**STUDY TEXT:**
--------

When only one layer of sealant is used on only one of the mating component's faying surfaces, the sealant adheres to its respective surface, and is pressed against the other component's faying surface as a result of the assembly procedures. The cured, previously applied sealant material is pliable but resists cold flow. The pre-applied sealant feels slightly soft to the touch, preferably having a Shore A hardness between about 30 and about 70. This feature aids in maintaining a prevailing sealing force. For example, in modern assembly and joining practices in the aircraft industry, the sealant material will usually be compressed between the substrates of the mating components. When fasteners are subsequently installed, the resulting clamp force exerted by the installed fasteners will maintain a prevailing compressive force on the mating components and consequently on the faying-surface sealant material.

The polyurethane coating material is an organic polymeric coating made from the reaction of isocyanate-rich and polyol-rich compounds. Polymerization is made possible by using di- and poly-functional isocyanates and polyols. Further, there is no by-product from the reaction between isocyanates and alcohols. This is important in terms of cost-effectiveness and health risk.

Polyurethanes cure to a safe, inert product. The polyols used for polyurethane formation may be derived from natural products such as sucrose, glycerol, or ethylene glycol, among others, and hence are not classified as hazardous substances; or from higher molecular weight polyols, in which case they would be used for crosslinking purposes. Thus, in order to achieve a polymer with useful properties, the polyol has to be at least difunctional and usually in a molecular weight range of from about 400 to about 4000. This would govern the degree of flexibility (high molecular weight polyol) to stiffness (low molecular weight polyol). In addition, using polyols with a functionality greater than 2 would govern the extent of crosslinking necessary to enhance physical properties and chemical resistance.

The diisocyanates used in the preferred coating material formulation are either monomers or pre-polymers, which means that the diisocyanate monomer is reacted with a small amount of polyol to produce a larger, less volatile and less hazardous polymer. Similarly, the isocyanate, used as a diisocyanate, may be aliphatic, such as hexamethylene diisocyanate, or cycloaliphatic, such as cyclohexyl diisocyanate-1,4 or -1,3 or -1,2, or aromatic, such as toluene-2,4-diisocyanate or methylene diphenyl diisocyanate, or polymeric diisocyanate (from polyether or polyester). Generally, these are in the range of about 164 molecular weight to about 3000 molecular weight. Furthermore, polyisocyanates (functionality greater than 2) may also be used for crosslinking.

Finally, since polyurethanes are made by reaction between two low viscosity liquids, there is little need for solvents in the system. If there is a need to thin a coating, reactive diluents may be used, which provide the ability to reduce viscosity, like solvents, while also undergoing reaction with the polymer.

Each of the requisite properties of the sealant material, both before and after curing, has a substantial range of acceptability. The task of designing the sealant material formulation therefore becomes one of providing it with each of the properties within the acceptable range. Evidently, there can be at least several sealant compositions whose properties will fall within the selected limit ranges. Any of these can be used, but the selection among them will often be determined by their convenience in formulation and use, and in minimized requirements for control of environmental conditions during mixing and application, and of course minimum toxicity. Although other systems are useful and acceptable, generally the urethanes will be much preferred.

--------

**INFORMATION SUPPLIED:**
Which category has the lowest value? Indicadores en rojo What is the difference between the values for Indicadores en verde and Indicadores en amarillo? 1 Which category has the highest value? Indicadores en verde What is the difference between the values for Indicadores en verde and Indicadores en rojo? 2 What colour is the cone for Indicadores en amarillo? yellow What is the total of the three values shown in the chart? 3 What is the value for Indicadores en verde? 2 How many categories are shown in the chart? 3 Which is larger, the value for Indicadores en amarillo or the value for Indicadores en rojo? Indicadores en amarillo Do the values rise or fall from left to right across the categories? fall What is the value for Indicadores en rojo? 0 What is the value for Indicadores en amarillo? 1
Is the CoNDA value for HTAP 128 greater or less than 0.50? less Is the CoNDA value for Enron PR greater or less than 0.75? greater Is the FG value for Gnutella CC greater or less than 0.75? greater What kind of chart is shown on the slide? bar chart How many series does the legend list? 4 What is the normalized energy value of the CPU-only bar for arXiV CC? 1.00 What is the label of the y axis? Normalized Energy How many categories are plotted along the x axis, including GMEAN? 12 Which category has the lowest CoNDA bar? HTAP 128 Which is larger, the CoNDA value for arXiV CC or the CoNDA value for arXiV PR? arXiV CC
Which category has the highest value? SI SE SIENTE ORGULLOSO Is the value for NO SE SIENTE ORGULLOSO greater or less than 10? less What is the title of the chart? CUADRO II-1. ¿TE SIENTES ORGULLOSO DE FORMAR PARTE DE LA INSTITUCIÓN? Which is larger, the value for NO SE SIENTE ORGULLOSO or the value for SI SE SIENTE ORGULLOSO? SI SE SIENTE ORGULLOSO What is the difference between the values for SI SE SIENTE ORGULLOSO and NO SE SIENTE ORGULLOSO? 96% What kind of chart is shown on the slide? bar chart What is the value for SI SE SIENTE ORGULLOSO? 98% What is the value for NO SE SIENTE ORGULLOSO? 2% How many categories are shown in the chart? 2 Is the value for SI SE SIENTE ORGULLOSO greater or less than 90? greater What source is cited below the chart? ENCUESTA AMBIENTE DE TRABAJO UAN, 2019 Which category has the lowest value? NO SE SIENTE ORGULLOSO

--------

**PROMPT:**
Transcribe the passage on faying-surface sealants above, word for word, between "Polyurethanes cure to" and "and chemical resistance.", inclusive.

**RESULT FOR THIS TASK:**
Polyurethanes cure to a safe, inert product. The polyols used for polyurethane formation may be derived from natural products such as sucrose, glycerol, or ethylene glycol, among others, and hence are not classified as hazardous substances; or from higher molecular weight polyols, in which case they would be used for crosslinking purposes. Thus, in order to achieve a polymer with useful properties, the polyol has to be at least difunctional and usually in a molecular weight range of from about 400 to about 4000. This would govern the degree of flexibility (high molecular weight polyol) to stiffness (low molecular weight polyol). In addition, using polyols with a functionality greater than 2 would govern the extent of crosslinking necessary to enhance physical properties and chemical resistance.